Using Performance Assessments to Drive Student Improvement
Co-located on a larger high school campus, this New Tech Network school is a 9-12 high school in a Michigan school district.
Open as a New Tech Network (NTN) member since 2011, the school now has 400 students enrolled, with demographics that match those of the district. Using a collaborative leadership approach, the Director and his team of 10 full-time teachers have worked together to implement a high quality project-based learning (PBL) and problem-based learning (PrBL) curriculum that has evolved to include the current representation of best practices suggested by the New Tech Network. From adopting newly revised NTN learning outcome rubrics, to including recurring individual assessments of knowledge and thinking (IAKTs) throughout their curriculum, the staff has leveraged a strong culture of adult collaboration and support to implement high quality instructional practices. In the last two years, the school has begun to shift the focus of their work from one of implementation to improvement, using some key practices and clearly established routines, centered primarily around the data collected from performance assessments in the form of IAKTs.
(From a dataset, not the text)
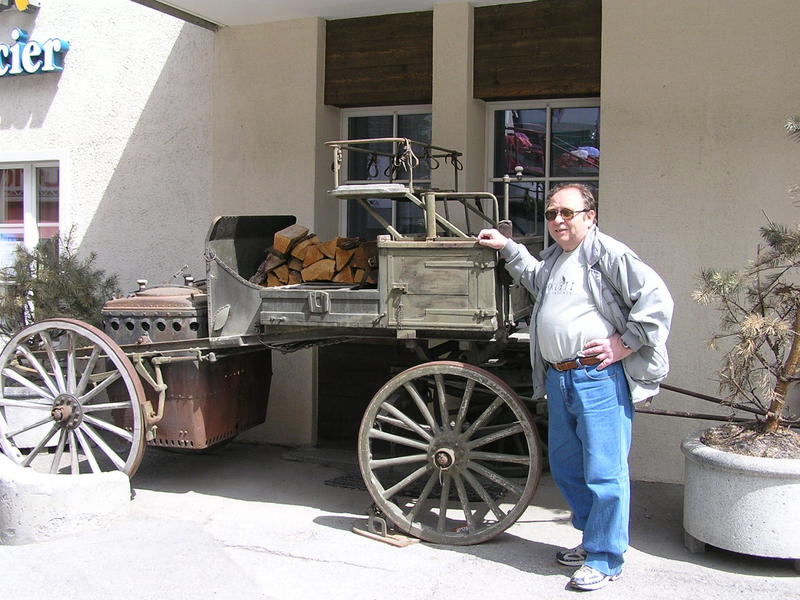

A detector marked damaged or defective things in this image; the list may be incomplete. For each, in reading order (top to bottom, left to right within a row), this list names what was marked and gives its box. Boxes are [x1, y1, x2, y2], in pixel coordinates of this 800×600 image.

rusty metal tank [101, 278, 272, 448]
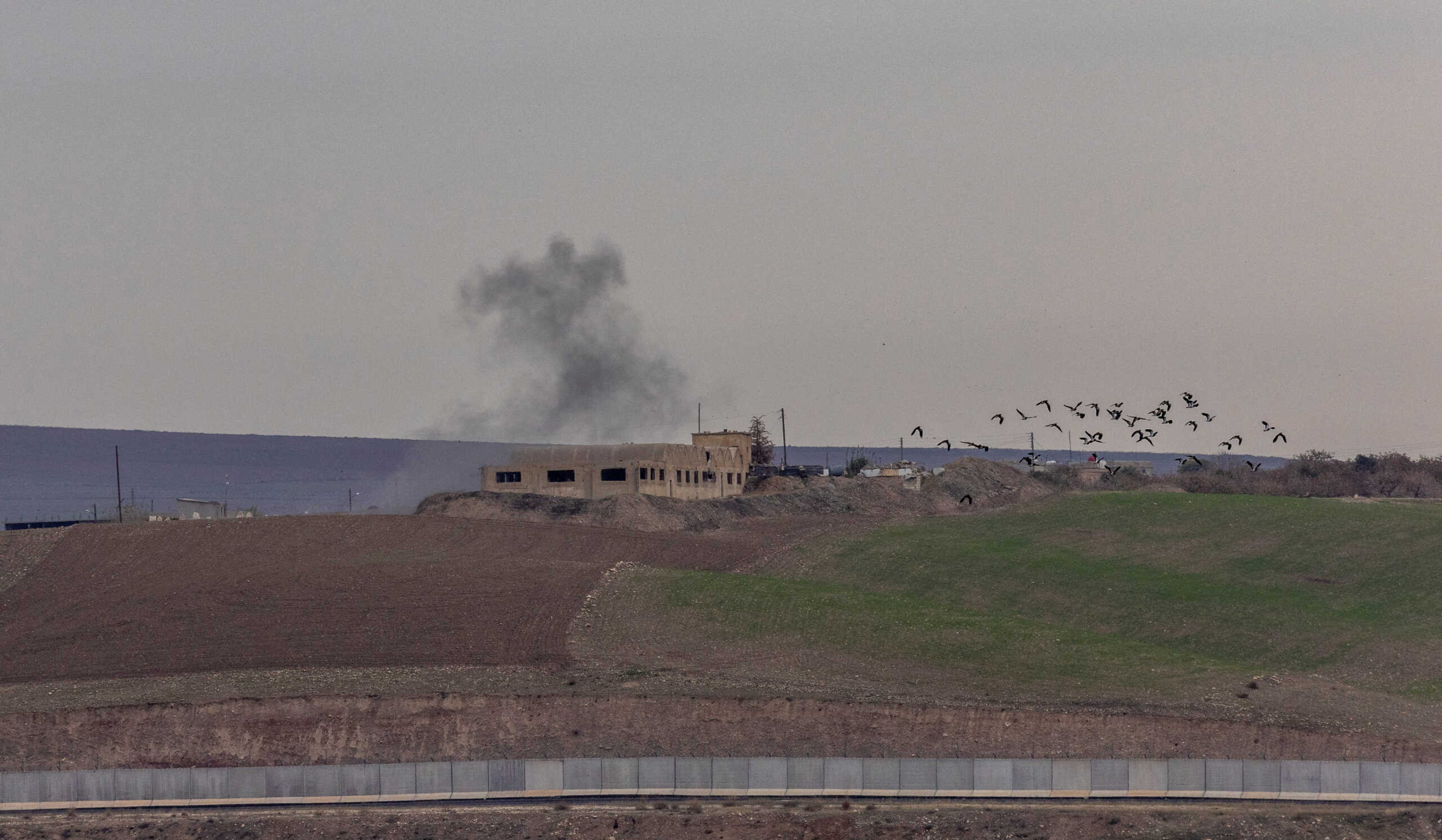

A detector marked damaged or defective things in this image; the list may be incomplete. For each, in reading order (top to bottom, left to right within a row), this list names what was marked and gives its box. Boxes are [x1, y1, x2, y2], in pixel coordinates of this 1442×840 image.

damaged concrete building [484, 435, 755, 498]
“Looking at student work has helped us to identify strengths and weaknesses in writing across courses and grade levels. This has allowed us to target certain skill deficiencies that are common in our school. As a staff, we develop workshops that can be used at all levels depending on student needs. Using this protocol empowers us to make instructional design decisions based on data and not assumptions.”- Teacher and NTN Certified Trainer
Moving from Implementation to Improvement
Before any cycles of improvement began, the school started their journey by ensuring that they were consistent in how they implemented the practices advocated by the New Tech Network. This was primarily supported through the consistent use of feedback protocols during staff meeting time to facilitate the critique of curriculum and instructional practices. In the 2014-15 school year, the staff adopted the newest New Tech Network learning outcomes and began regularly implementing IAKTs into all of their projects. In addition, they committed to using deeper and more comprehensive IAKTs that focus on college readiness assessment (CRAs) once per semester in each course. The need to calibrate around these new rubrics and assessment formats pushed the staff toward a more consistent use of Looking At Student Work (LASW) protocols from the National School Reform Faculty (NSRF). Through those recurring LASW experiences, the staff has begun to identify specific student needs to target with intentional support strategies, improving their instructional effectiveness and efficiency as a staff.
Example Staff Meeting Agenda
Animating a Cycle of Inquiry
For the past few years, the staff has been meeting together every Wednesday to discuss curriculum, alternating between working together as a whole team and dividing at times into grade-level, department, and smaller mixed groups. At first, most of their time was spent offering feedback on curriculum ideas, using the Critical Friends peer review protocol. More recently, however, that time has shifted to include more opportunities to look at student work together.
Primarily using the NSRF ATLAS Learning from Student Work protocol for looking at student work, the initial focus was on calibrating their implementation of CRAs and the NTN learning outcome rubrics for knowledge and thinking in each core discipline. Soon after the calibration process started, teachers began using student work from previous years to help them update their PBL curriculum. Eventually the staff started analyzing the work of their current students at the end of each project to guide the development of new tasks.
Over time, the focus of that analysis began shifting toward specific student needs that were being surfaced during those LASW protocols, prompting the animation of specific cycles of inquiry. For example, early in the 2016-17 school year a CRA analysis revealed that 10th-12th grade students needed more support in how they effectively embed transitions and quotes into their writing. Once the staff agreed that this was an area of need, they developed a set of support strategies to implement across all 10th-12 grade English classes. As new IAKTs are assigned and received from students, each English teacher will bring their students’ work to the team for another round of analysis to determine whether the support strategies were effective, launching the team into another cycle of inquiry to further shape their strategies and identify new ideas worth testing (see image below).
Looking ahead, the team hopes to collect a set of effective support strategies across the different different domains of the NTN knowledge and thinking rubrics, assembling a toolkit of sorts to successfully address student needs. In conjunction with that goal, members of the staff are currently working with NTN’s assessment improvement community which uses the principles of improvement science to help schools identify needs and create positive changes quickly. A key practice within improvement science is the use of PDSA cycles (plan, do, study, act), which are similar in principle to the cycle of inquiry approach that the school is already using as a team. The difference is that improvement science PDSA cycles are designed to be much more specific and short-term, using small and rapidly repeated tests that allow you to “learn fast, fail fast, and improve quickly.” The staff have identified formative assessment as an area in which they’re hoping to develop some newly effective strategies, using practices learned from the improvement community. Over time, they will look for ways to formally establish the use of cycles of inquiry and improvement science practices, together, as their organization’s primary approaches to improvement and learning.